I was lucky enough to attend the IFG Integration Days event (part of SAPSA Impuls 2018) in Stockholm, probably the first Integration focused SAP event I’ve ever attended. As I wait to fly back to the UK I wanted to share some of the key themes and insights that I took away, so in time honoured tradition here are my top five:
1) SAP PO/PI is emphatically not dead
Of late I’ve seen customers and consultants alike write off SAP PO as ‘end of life’ on numerous occasions, this however doesn’t take into account some key facts. Namely that SAP have over 11,000 customers on SAP PO and that some of those customers have numbers of interfaces that go into five figures – that is a lot of customer investment. SAP however, haven’t forgotten this! As such SAP PO 7.5 will be supported to 2024 and there is a new version in the pipeline (taking on a new version of Java as a base) and that will likely see SAP PO supported to 2030. Given that this pushes its lifespan out another 12 years I would say that there is plenty of life in the old dog yet.
2) The Integration Suite
With the ever increasing pace at which services are released on SAP Cloud Platform it can be a bit of a challenge to work out how each service relates to the others, and whether there are any overlaps in terms of functionality. As such SAP have looked to put some sort of grouping around a number of SCP services by labelling them as the SAP Cloud Platform Integration Suite – this includes CPI, API Management, Workflow, Business Rules, Integration Content Advisor, IoT, API Business Hub and Open Connectors. Each of these services can be licenced individually and is a sensible attempt to articulate how a number of SCP services can interrelate within integration use cases.

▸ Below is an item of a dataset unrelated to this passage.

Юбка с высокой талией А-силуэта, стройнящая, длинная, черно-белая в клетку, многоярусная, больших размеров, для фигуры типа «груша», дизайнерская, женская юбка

3) Open Connectors as a differentiator
Earlier in the year I wrote a blog following SAP’s announcement around bringing SAP Open Connectors to market. At Integration Days it was clear that SAP see Open Connectors as a key differentiator both from an integration and application development perspective. The ability to simplify the consumption of data and services from third parties within SAP environments by using normalised data models and APIs provided by Open Connectors alongside the power of CPI and the rest of SCP is something quite unique in the market and can be a key differentiator for SAP.
4) Automation, automation, automation
As this was primarily a customer event it was interesting to see a number of talks that either focused on or touched upon automation topics, from automated testing to documentation. With key drivers being a move to a DevOps model of delivery, the need to deliver more integrations with a shorter turnaround, or a focus on API-led design and delivery. SAP also chimed in on the theme with an automated test tool on the roadmap for SAP PO and a number of partners with various tools to enable testing and documentation. My takeaway from this theme is that companies who want to do more, with less at a faster pace need to ensure that they give serious consideration to automating whatever they can. This is key to enabling efficiencies and more agile ways of working.
5) CPI breaks away from the SAP cloud
Whilst this has been on the roadmap for a while, SAP CPI (Cloud Platform Integration) on public cloud (initially AWS) is currently in Beta, with Azure and On-Premise deployments to follow next year. This is an interesting development as CPI to date has been locked down and SAP have had control of both the code and the infrastructure. Therefore, enabling CPI to run in the Public Cloud and On Premise opens options around integration patterns (will you be able to use CPI for On-Premise to On-Premise integration for example) and architecture decisions around high availability and disaster recovery. Whilst we don’t yet have a lot of detail about how these options will work, it is something that I think could make the case for CPI even more compelling.
Overall a really great event that brought together SAP and customer perspectives on integration topics at an important time for SAP integration, as the integration challenge grows within industry and an ever increasing set of competing products and services are available and competing for attention.